A resposta está na tragédia de Goiânia, ainda que os pais de alguns alunos descartem o bullying como explicação.

A prática constante da violência psicológica parece ser capaz de colocar os adolescentes num estado mental de irrealidade. Agressores e agredidos passam a viver num universo em que as regras sociais e os parâmetros do bom senso não fazem mais sentido. Instalado esse cenário, basta um passo — ou um disparo acidental — para que uma vingança sanguinária se concretize.

Com um compreensível olhar de perplexidade, a coordenadora que conseguiu conter o atirador disse em entrevista que nunca foi procurada por nenhum dos envolvidos para resolver problemas de bullying. É um silêncio que Sérgio conhecia bem. As vítimas costumam internalizar a ideia de que qualquer tentativa de denúncia seria um desastre.

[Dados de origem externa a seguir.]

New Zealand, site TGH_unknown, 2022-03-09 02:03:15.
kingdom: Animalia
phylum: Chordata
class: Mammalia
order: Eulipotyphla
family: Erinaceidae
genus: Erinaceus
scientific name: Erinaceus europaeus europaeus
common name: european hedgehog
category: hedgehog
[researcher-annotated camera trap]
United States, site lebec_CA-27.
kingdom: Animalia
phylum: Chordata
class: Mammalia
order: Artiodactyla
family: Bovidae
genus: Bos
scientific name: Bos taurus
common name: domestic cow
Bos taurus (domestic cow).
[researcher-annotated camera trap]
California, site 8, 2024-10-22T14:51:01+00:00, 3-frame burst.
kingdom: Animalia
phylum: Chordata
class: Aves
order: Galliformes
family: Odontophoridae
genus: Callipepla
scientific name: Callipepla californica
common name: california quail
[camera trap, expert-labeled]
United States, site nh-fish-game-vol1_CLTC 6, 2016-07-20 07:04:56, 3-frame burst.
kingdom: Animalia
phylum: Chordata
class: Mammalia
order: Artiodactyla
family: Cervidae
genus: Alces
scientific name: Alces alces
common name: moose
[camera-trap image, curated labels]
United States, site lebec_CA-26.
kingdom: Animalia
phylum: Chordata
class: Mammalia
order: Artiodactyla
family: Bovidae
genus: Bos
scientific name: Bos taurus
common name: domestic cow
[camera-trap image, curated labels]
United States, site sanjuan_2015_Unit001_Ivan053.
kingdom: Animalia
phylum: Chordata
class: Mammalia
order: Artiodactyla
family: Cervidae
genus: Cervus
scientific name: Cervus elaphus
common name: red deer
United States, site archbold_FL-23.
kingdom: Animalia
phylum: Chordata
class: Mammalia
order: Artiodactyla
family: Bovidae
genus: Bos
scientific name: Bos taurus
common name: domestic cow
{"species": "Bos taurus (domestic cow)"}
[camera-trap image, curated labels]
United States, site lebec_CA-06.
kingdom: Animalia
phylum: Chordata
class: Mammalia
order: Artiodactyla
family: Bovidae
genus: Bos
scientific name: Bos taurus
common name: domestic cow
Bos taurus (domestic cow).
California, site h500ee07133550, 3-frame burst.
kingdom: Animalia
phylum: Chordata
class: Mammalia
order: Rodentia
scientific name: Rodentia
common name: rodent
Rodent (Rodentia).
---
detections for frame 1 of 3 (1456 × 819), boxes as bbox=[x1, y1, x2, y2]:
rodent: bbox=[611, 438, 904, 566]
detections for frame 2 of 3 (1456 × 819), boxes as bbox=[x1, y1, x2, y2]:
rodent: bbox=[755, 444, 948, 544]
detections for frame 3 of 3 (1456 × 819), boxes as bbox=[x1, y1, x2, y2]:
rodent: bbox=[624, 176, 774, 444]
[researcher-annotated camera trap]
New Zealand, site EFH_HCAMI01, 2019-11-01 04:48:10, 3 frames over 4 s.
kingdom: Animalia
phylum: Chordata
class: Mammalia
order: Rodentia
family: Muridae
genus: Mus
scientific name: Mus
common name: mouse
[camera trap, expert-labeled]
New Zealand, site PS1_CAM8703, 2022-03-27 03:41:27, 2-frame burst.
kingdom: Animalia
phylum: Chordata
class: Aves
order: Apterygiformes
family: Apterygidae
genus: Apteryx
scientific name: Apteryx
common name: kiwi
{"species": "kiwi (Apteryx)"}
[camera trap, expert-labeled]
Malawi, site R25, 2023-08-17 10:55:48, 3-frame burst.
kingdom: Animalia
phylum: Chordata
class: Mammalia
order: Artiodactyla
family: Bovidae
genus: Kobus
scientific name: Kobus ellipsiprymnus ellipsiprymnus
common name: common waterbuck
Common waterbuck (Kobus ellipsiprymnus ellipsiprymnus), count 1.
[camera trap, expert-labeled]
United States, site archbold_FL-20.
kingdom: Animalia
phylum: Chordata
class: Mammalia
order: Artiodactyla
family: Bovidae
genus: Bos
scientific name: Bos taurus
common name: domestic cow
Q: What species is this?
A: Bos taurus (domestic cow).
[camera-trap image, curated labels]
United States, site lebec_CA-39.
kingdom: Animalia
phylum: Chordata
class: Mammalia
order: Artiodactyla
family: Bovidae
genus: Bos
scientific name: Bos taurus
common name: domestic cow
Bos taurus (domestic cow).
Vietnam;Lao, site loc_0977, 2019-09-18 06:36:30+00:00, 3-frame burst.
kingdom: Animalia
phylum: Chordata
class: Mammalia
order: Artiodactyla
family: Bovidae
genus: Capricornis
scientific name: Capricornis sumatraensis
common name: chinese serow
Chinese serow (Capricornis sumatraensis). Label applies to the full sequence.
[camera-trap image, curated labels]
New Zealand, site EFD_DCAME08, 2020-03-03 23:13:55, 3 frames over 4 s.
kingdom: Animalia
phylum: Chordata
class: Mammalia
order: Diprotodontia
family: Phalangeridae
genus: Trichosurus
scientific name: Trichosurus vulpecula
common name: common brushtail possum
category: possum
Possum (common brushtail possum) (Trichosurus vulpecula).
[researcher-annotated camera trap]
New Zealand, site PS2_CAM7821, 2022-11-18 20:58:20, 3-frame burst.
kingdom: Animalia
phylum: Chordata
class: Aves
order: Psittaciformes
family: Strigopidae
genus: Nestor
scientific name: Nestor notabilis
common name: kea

Calam-se e sonham com o próprio sumiço, ou com a morte, ou ainda com uma desforra desproporcional.

A solução de Américo é tentadora para quem vive o drama da humilhação cotidiana.

O bullying, por isso, não é um problema que se possa resolver com a emissão de advertências na secretaria do colégio. Ele também acontece por olhares e meias palavras. Só uma mudança de comportamento que atinja uma sociedade inteira poderia surtir os efeitos desejados. É possível? Se aprendemos a deplorar a violência que ocorre no outro lado do mundo, deveria ser fácil não praticá-la nos pátios das nossas escolas.